Two out of three former soldiers imprisoned in the UK have committed sexual, violent or drugs crimes, a report published by Ministry of Defence shows.
Comparisons with the general prison population reveal that ex-soldiers are twice as likely to be jailed for sex offences. The Government study estimates that 3.5 per cent, nearly 3,000 inmates, of the total prison population are military veterans, many of whom served in Iraq and Afghanistan, and now represent the largest single occupational group held behind bars in England and Wales.
There is also a marked increase in the proportion of military veterans convicted of violent offences, raising concerns about the effects of post-traumatic stress disorder.
While the vast majority of ex-military inmates are from the ordinary ranks, 21 offenders were found to be officers.
The most common offences were violence against the person (33 per cent) and sexual offences (25 per cent). Drug offences accounted for 11 per cent. But compared to the general prison population, veterans are far less likely to commit acquisitive offences such as burglary and theft.
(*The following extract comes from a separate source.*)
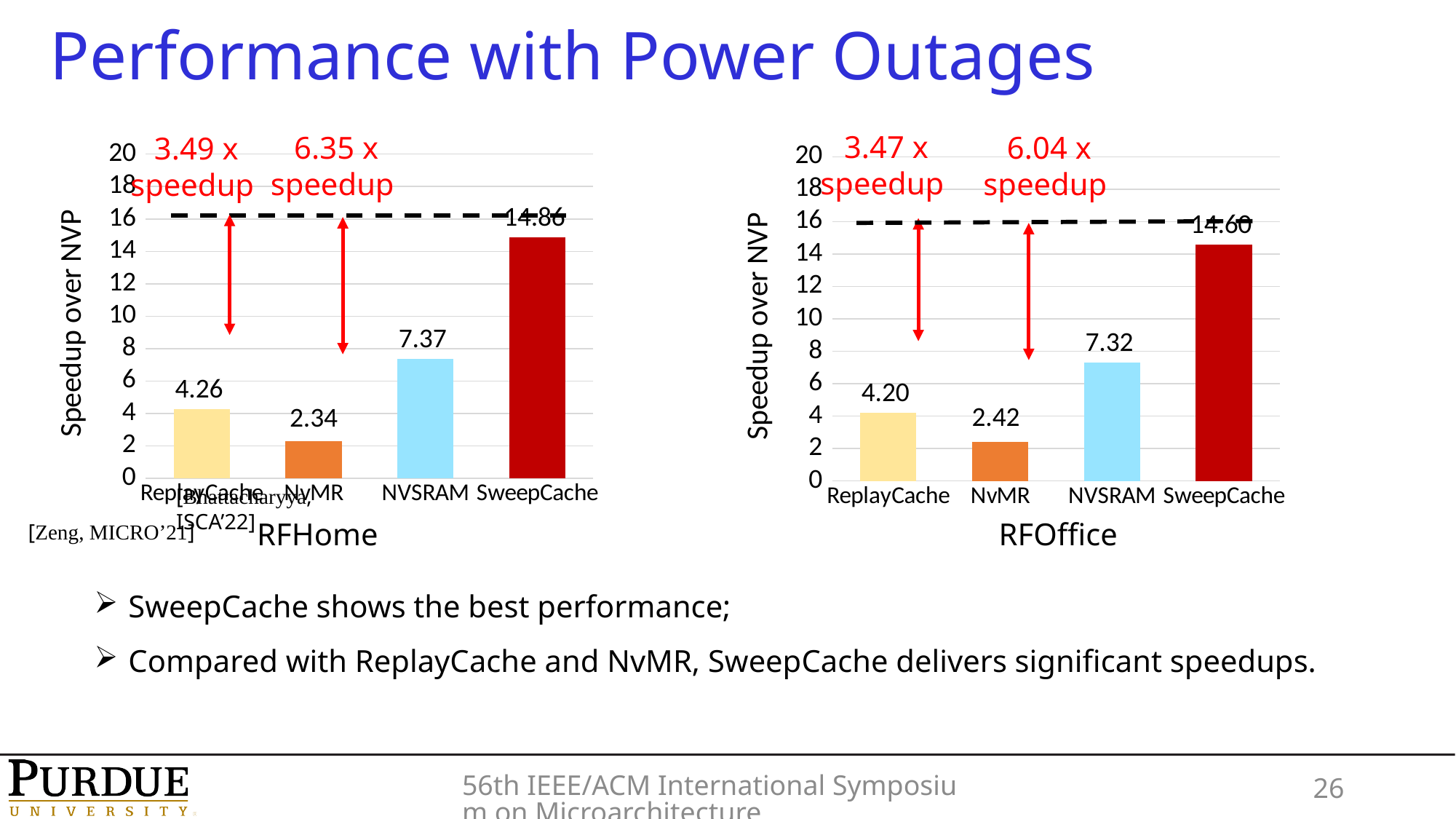
In the RFOffice chart, which is larger, the speedup for NVSRAM or for ReplayCache? NVSRAM In the RFHome chart, what is the speedup over NVP for SweepCache? 14.86 In the RFHome chart, what is the speedup over NVP for NVSRAM? 7.37 In the RFOffice chart, which category has the highest speedup over NVP? SweepCache In the RFOffice chart, what is the speedup over NVP for NvMR? 2.42 In the RFHome chart, which category has the lowest speedup over NVP? NvMR In the RFHome chart, what is the difference between the SweepCache and NVSRAM speedups? 7.49 In the RFOffice chart, what is the speedup over NVP for ReplayCache? 4.20 In the RFOffice chart, what is the difference between the ReplayCache and NvMR speedups? 1.78 What kind of chart is the RFOffice chart? Bar chart What is the y-axis label of the RFHome chart? Speedup over NVP How many categories are shown in the RFHome chart? 4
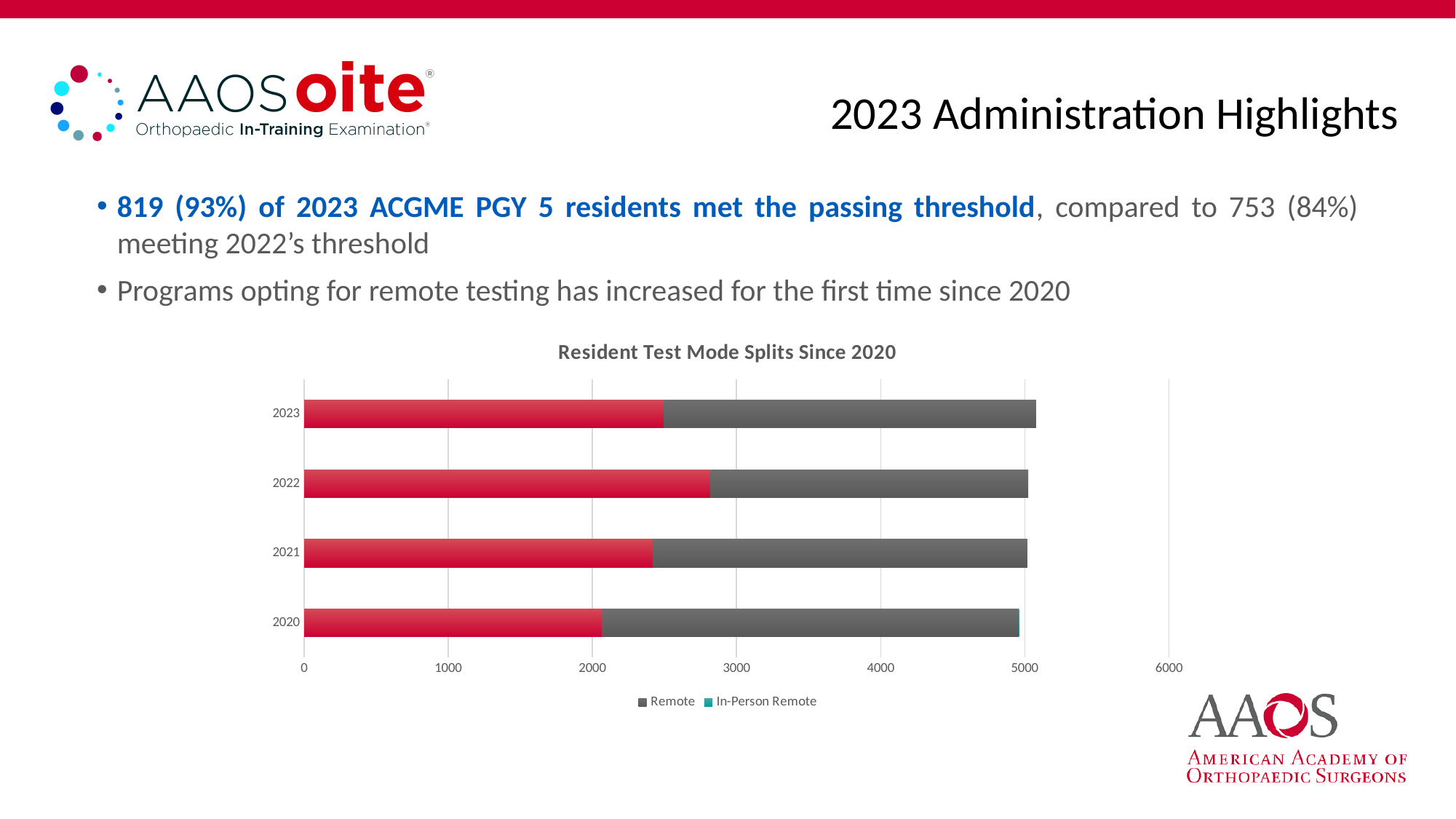
Is the total bar length for 2020 greater or less than 6000? less Which year has the longest red segment? 2022 What is the title of the chart? Resident Test Mode Splits Since 2020 Is the red segment for 2022 greater or less than 2000? greater How many years (categories) are shown on the chart? 4 Is the total bar length for 2023 greater or less than 4000? greater What kind of chart is shown on the slide? Stacked bar chart How many series does the chart legend list? 2 What are the two entries in the chart legend? Remote and In-Person Remote Which year has the shortest red segment? 2020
Andrew Neilson, assistant director of the prison reform charity the Howard League, said: "These figures suggest veterans are less likely to appear in the prison system than the general population and also suggest veterans in prison are much more likely to be older and not have experience of current military engagement. Both of these facts reflect what the Howard League has recently learned is the experience in the United States. Nonetheless, veterans remain the largest single occupational group in prison and if we do not address this issue we will be building up future problems for the current generation who have fought and are fighting in Iraq and Afghanistan."
The latest figures also show an increase of 613 inmates from the last time the MoD looked at the ex-service prison population at the beginning of the year. The report says: "The estimate of the number of regular veterans in prison has been revised up to 2,820 (3.5 per cent of prisoners). The additional 613 prisoners will be older veterans who exited the regular armed forces prior to 1979 (Naval Service), 1973 (Army) or 1969 (RAF)."
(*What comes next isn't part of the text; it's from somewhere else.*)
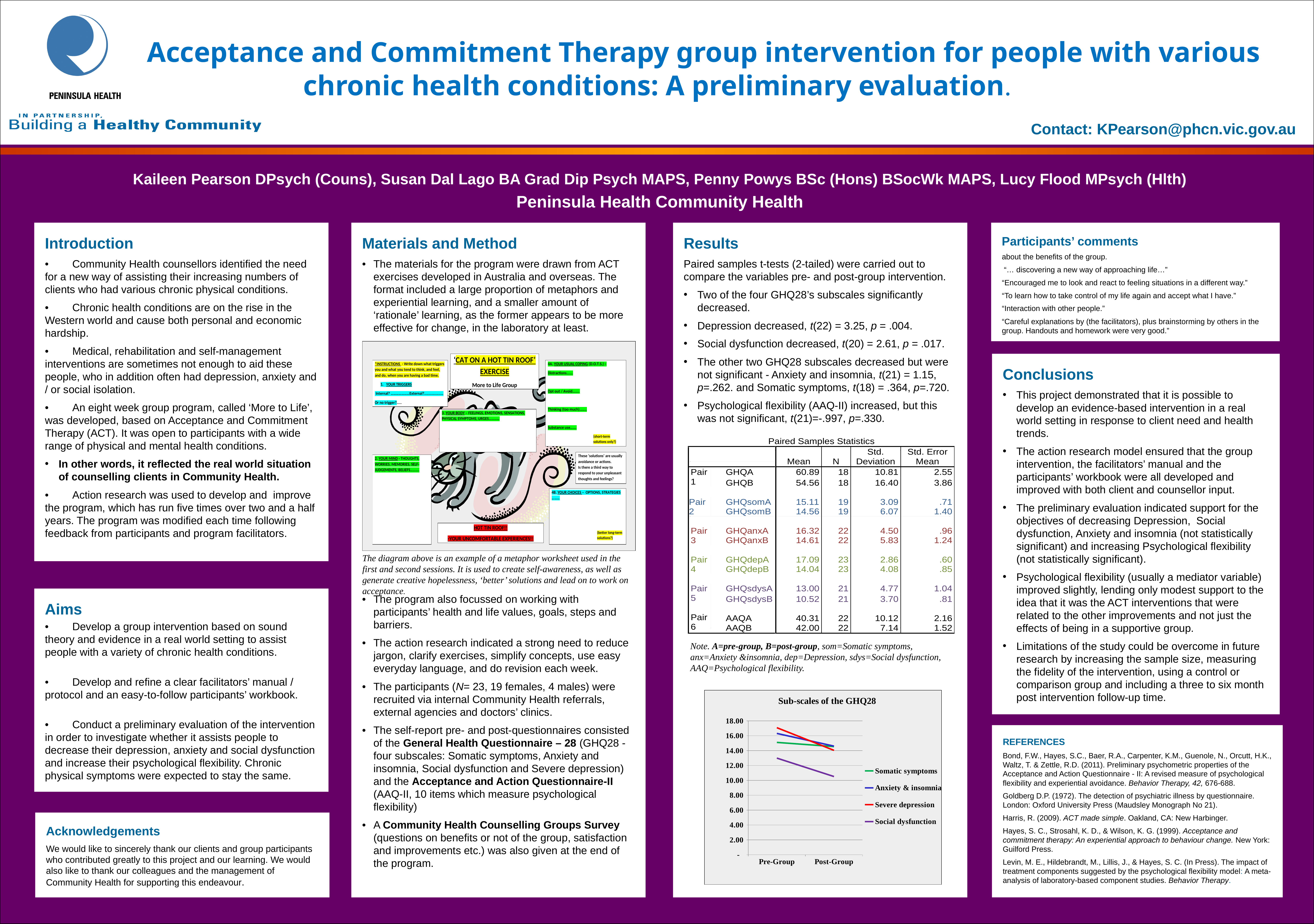
In the "Sub-scales of the GHQ28" chart, does the Severe depression line rise or fall from Pre-Group to Post-Group? fall In the "Sub-scales of the GHQ28" chart, does the Social dysfunction line rise or fall from Pre-Group to Post-Group? fall In the "Sub-scales of the GHQ28" chart, is the Post-Group value for Social dysfunction greater or less than 12.00? less In the "Sub-scales of the GHQ28" chart, which series has the lowest value at Post-Group? Social dysfunction In the "Sub-scales of the GHQ28" chart, which series has the lowest value at Pre-Group? Social dysfunction What kind of chart is shown under the title "Sub-scales of the GHQ28"? line chart In the "Sub-scales of the GHQ28" chart, is the Pre-Group value for Somatic symptoms greater or less than 14.00? greater What colour is the Social dysfunction line in the "Sub-scales of the GHQ28" chart? purple How many series does the legend of the "Sub-scales of the GHQ28" chart list? 4 In the "Sub-scales of the GHQ28" chart, is the Pre-Group value for Severe depression greater or less than 16.00? greater In the "Sub-scales of the GHQ28" chart, which series has the highest value at Pre-Group? Severe depression How many categories are shown on the x axis of the "Sub-scales of the GHQ28" chart? 2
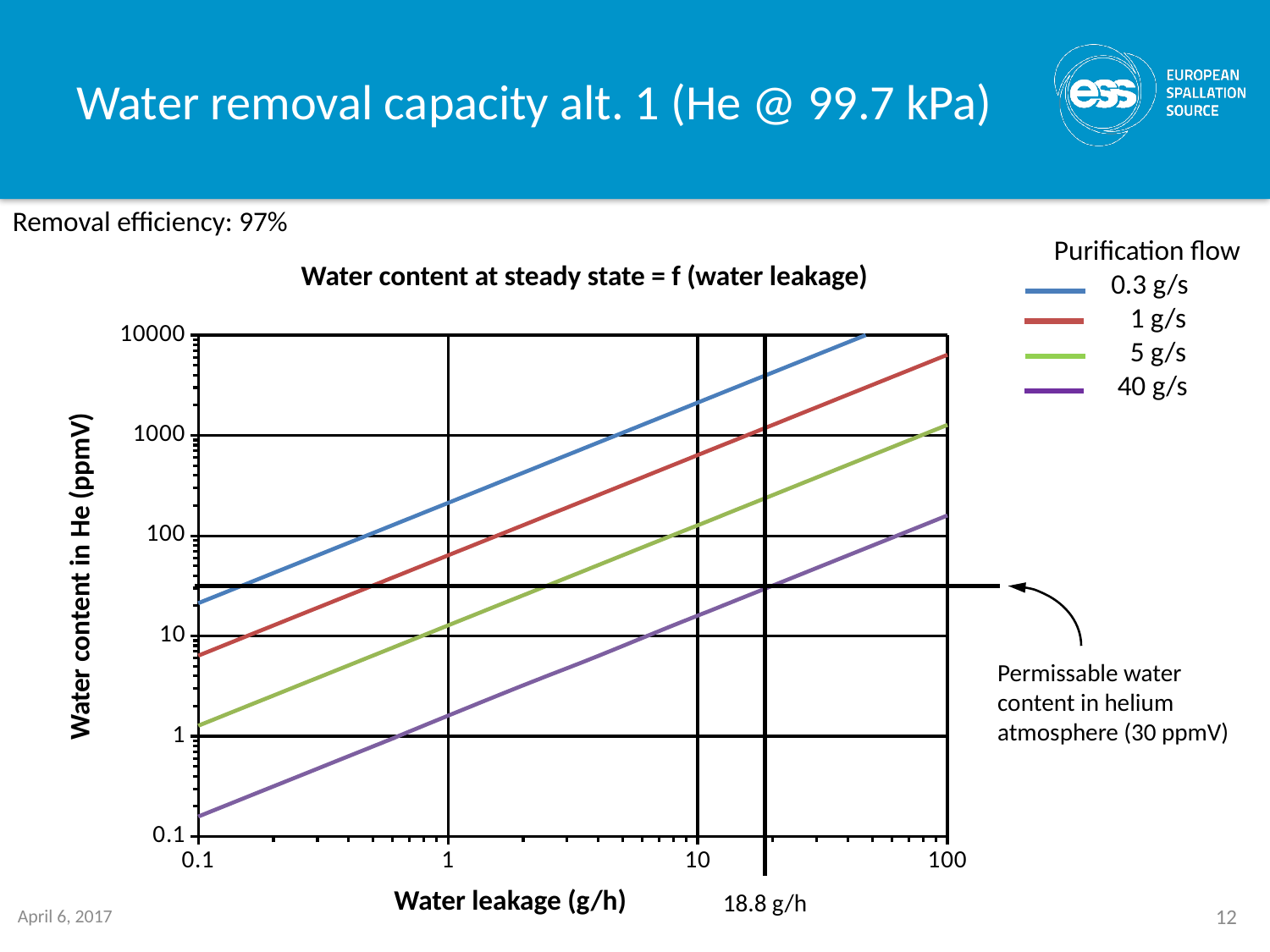
What is the title of the chart? Water content at steady state = f (water leakage) At a water leakage of 10 g/h, is the water content for the 1 g/s series greater or less than 1000 ppmV? less Which purification flow series has the lowest water content at a water leakage of 10 g/h? 40 g/s What is the label of the y axis? Water content in He (ppmV) What permissible water content in the helium atmosphere is marked by the horizontal line on the chart? 30 ppmV How many series does the legend list? 4 Which purification flow series has the highest water content at a water leakage of 10 g/h? 0.3 g/s At a water leakage of 10 g/h, which is larger: the water content for the 1 g/s series or for the 5 g/s series? 1 g/s At a water leakage of 1 g/h, is the water content for the 0.3 g/s series greater or less than 100 ppmV? greater At a water leakage of 1 g/h, is the water content for the 40 g/s series greater or less than 10 ppmV? less What kind of chart is shown on the slide? Line chart Do the plotted lines rise or fall as water leakage increases along the x axis? Rise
The problem has increased to the extent that the number of former servicemen in prison or on probation or parole is now more than double the total British deployment in Afghanistan, according to a new survey published today. An estimated 20,000 veterans are in the criminal justice system, with 8,500 behind bars, almost one in 10 of the prison population.
A spokeswoman for the MoD said: "The number of veterans in prison is low compared to the total veteran population. The MoD works with voluntary and charitable sector organisations and other departments to raise awareness among the ex-service prison population of the help and support available to them and their families whilst they serve their sentence and as they prepare for release."